Dead relatives, healers and AI: this is how they scam with the Speechify app in South Africa

Speechify is an application initially designed to help consume written content aurally. It was launched in 2016 by Cliff Weitzman when he was still a student at university and has been gaining features since then; in recent times, closely related to generative artificial intelligence. One of them is the ability to clone voices from an audio clip and make them sound naturally, a feature they are now exploiting alleged healers in South Africa to deceive his victims.

According to El País, the South African police have warned of growing use of Speechify to scam vulnerable people posing as healers, sometimes with significant exposure on social media, which allows them talk to a deceased loved one in exchange for money.

The media collects an archetypal case of this deception, that of a man of Johannesburg who had not worked for ten years and whose desperation due to this situation caused him to fall into the trap. Pearce Banjolo consulted one of these false healers, who assured him that He had to invoke the spirit of his grandmother to avoid reaching 60 without work or family.

After collecting an amount equivalent to 500 euros and transferring it to the supposed healer, he went to a cabin where he was behind a curtain, since the ritual demanded that he not see it.

The scammer appeared to go into a trance and then the voice of the victim's deceased grandmother began to sound, telling him how he could appease her spirit. “The voice had been reproduced thanks to an AI program and they had used a speaker. There was no sangoma (healer) behind the curtain. I cried uncontrollably. I had been robbed, I was in debt to my brothers and I was still unemployed,” Banjolo explained to El País.

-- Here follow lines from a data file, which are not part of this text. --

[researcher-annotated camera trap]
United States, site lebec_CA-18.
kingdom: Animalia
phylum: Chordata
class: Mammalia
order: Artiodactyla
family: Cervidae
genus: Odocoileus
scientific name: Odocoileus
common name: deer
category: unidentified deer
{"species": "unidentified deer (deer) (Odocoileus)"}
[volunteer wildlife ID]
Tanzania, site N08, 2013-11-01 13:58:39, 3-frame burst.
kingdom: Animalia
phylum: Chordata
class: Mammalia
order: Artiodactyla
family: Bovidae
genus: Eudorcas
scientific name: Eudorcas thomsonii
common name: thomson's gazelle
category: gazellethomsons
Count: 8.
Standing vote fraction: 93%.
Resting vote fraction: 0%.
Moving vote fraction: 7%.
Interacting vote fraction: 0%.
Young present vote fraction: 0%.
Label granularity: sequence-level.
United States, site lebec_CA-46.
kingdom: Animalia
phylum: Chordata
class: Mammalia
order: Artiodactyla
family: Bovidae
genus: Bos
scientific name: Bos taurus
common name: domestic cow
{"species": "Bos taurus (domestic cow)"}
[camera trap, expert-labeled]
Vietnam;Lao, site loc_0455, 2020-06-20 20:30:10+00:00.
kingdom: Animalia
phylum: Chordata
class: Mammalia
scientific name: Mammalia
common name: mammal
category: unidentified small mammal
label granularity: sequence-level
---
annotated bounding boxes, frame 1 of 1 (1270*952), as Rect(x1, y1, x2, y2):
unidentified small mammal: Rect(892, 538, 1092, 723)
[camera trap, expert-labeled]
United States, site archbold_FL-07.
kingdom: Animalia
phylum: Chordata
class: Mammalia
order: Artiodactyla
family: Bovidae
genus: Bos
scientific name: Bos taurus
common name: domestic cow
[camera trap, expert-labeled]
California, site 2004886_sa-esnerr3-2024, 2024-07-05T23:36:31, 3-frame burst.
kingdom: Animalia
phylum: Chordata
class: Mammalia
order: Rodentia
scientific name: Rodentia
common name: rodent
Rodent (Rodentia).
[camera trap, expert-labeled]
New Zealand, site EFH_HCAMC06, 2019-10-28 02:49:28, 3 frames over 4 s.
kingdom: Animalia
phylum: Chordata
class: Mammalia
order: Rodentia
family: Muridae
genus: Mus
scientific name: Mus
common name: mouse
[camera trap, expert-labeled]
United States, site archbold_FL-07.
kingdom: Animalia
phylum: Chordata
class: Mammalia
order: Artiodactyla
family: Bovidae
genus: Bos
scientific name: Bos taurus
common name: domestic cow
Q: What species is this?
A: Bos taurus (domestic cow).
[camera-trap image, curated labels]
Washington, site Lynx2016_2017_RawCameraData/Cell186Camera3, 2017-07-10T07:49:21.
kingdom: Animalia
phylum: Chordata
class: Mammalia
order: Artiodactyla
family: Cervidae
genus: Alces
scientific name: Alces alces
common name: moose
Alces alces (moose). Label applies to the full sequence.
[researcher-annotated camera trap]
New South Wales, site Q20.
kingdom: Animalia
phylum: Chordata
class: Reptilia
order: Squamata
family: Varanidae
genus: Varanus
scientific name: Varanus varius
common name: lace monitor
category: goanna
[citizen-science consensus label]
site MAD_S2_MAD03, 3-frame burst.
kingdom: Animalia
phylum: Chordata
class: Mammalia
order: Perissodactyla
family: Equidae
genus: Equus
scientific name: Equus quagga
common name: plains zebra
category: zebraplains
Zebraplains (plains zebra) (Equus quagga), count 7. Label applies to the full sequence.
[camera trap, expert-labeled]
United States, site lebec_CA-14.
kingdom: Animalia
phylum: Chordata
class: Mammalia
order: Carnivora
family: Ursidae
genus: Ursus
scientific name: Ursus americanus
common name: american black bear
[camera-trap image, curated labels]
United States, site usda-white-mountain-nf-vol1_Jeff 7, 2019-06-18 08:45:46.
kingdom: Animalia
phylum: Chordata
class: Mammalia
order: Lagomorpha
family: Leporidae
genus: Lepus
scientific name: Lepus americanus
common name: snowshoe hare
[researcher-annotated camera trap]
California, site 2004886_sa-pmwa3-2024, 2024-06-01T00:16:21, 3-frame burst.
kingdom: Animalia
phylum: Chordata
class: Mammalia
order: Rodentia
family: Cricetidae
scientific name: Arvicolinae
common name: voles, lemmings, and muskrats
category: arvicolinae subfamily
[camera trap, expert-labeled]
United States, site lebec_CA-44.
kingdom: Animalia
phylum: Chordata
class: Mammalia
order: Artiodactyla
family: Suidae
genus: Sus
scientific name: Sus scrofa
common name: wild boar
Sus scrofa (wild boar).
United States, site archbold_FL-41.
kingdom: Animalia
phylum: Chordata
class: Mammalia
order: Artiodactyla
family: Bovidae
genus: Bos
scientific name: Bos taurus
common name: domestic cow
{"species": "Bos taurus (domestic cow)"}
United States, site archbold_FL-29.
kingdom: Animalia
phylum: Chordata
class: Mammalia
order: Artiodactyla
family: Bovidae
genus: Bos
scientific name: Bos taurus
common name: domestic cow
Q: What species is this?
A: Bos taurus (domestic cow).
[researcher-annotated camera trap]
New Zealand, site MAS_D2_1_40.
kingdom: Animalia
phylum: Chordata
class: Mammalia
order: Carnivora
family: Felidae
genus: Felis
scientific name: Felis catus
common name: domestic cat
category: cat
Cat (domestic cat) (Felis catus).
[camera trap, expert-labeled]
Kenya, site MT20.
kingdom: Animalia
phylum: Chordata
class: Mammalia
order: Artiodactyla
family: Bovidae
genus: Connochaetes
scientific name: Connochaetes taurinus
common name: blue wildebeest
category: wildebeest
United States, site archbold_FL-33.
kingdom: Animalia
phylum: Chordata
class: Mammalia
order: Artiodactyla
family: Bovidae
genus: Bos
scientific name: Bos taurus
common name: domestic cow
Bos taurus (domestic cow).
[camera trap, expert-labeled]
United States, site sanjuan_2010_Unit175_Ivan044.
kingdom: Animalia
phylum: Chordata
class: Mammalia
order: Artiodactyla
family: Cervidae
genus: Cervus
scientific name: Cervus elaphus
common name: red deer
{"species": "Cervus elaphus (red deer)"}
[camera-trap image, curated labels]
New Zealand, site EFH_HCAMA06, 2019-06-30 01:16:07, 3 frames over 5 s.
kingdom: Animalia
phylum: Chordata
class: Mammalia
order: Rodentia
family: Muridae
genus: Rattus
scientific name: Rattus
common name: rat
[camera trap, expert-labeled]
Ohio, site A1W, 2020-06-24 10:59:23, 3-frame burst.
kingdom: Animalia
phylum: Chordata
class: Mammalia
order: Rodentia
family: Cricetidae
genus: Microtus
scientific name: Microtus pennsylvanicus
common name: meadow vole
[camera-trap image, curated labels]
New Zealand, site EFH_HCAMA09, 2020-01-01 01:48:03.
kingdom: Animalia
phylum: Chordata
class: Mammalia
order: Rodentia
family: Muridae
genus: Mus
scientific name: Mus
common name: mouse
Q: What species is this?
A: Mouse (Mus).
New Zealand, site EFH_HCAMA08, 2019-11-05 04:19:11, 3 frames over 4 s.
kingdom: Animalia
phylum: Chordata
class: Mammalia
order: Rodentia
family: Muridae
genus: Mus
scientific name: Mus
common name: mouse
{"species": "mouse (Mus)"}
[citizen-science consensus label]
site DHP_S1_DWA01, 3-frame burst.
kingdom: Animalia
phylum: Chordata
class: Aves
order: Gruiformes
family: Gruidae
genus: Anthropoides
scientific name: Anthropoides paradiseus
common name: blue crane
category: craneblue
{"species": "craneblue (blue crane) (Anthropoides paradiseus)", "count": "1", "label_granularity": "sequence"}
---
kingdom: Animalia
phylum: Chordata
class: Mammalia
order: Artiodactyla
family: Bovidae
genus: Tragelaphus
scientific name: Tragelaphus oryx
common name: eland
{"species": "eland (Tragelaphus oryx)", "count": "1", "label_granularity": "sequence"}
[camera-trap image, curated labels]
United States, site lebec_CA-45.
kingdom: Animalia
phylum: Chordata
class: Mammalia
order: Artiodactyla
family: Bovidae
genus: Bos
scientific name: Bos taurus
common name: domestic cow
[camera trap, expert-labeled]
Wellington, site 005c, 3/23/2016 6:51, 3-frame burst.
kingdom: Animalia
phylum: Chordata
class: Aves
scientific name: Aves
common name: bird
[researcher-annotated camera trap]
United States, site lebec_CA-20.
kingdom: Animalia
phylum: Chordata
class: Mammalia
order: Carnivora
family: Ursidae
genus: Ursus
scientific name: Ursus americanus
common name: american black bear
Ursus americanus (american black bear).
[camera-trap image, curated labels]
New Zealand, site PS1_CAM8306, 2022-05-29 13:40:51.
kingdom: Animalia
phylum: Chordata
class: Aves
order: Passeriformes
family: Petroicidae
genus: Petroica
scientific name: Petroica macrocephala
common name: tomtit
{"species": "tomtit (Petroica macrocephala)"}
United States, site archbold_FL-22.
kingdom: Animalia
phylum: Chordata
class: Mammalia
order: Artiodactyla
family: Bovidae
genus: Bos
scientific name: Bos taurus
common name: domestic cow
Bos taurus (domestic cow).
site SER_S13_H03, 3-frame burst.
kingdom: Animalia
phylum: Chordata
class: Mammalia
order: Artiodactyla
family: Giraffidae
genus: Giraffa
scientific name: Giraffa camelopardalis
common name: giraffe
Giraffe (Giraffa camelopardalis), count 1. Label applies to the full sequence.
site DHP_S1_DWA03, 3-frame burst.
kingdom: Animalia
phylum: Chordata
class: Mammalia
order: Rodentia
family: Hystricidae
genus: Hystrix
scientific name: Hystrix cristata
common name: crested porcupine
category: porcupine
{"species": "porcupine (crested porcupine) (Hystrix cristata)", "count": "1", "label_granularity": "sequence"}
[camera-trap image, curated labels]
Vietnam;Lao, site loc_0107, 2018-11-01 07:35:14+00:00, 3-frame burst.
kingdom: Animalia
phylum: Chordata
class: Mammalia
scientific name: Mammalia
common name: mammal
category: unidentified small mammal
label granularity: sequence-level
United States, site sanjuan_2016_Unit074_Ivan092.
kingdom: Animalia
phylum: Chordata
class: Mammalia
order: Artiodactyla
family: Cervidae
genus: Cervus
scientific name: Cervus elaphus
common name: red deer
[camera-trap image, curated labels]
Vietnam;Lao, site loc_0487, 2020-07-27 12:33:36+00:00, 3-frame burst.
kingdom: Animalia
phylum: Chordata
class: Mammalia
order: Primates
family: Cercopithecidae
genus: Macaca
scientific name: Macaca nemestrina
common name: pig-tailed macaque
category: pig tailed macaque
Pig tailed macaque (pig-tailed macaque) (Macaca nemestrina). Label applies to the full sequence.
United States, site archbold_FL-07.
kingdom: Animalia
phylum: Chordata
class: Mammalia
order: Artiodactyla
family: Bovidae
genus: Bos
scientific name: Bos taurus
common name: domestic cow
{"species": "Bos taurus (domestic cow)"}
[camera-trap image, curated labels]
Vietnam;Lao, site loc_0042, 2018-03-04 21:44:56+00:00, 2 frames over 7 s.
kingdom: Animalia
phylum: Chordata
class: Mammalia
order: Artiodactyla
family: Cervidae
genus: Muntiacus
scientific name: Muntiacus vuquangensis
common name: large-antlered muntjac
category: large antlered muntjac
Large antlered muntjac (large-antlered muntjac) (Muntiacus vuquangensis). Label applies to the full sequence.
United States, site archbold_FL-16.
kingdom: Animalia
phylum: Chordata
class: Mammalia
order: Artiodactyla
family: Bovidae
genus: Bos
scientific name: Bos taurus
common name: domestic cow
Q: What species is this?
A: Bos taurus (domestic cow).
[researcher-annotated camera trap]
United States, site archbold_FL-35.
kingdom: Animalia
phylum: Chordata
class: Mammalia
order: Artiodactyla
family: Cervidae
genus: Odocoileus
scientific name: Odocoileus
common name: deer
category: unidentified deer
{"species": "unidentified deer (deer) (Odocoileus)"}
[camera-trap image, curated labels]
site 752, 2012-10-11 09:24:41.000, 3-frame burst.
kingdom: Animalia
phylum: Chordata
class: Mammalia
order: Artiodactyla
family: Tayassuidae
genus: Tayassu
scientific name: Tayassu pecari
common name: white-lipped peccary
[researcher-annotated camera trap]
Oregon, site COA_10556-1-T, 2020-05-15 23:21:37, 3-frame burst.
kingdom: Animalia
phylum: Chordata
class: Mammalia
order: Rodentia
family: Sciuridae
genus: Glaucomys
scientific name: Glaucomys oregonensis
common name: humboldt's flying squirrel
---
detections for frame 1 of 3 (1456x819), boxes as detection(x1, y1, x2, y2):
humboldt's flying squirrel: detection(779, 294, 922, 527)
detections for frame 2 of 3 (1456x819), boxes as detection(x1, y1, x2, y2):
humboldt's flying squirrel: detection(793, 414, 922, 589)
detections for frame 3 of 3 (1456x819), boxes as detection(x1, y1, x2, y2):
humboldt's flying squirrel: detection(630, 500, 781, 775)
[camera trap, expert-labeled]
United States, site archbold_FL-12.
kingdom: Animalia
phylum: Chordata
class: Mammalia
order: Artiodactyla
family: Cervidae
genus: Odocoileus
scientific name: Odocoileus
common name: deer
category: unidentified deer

According to Colonel Brian Malope, a forensic detective with the South African Police Service's serious fraud squad, these types of scams have become popular in South Africa. in the last couple of years. To clone the voice, the victim is asked to send an audio in which it appears and if it is not possible, they record the victim's voice and then modify it with Speechify to make him believe that it is that of the deceased person.

Speechify is not the only AI tool available for clone voices, but it is one of the most accessible and can be used both from a computer and an Android or iOS mobile. Last year, the Southern African Fraud Prevention Service, SAFPS, reported that Phishing attacks increased by 264% during the first five months of 2023, compared to 2021. The cases with Speechify are another example of this problem.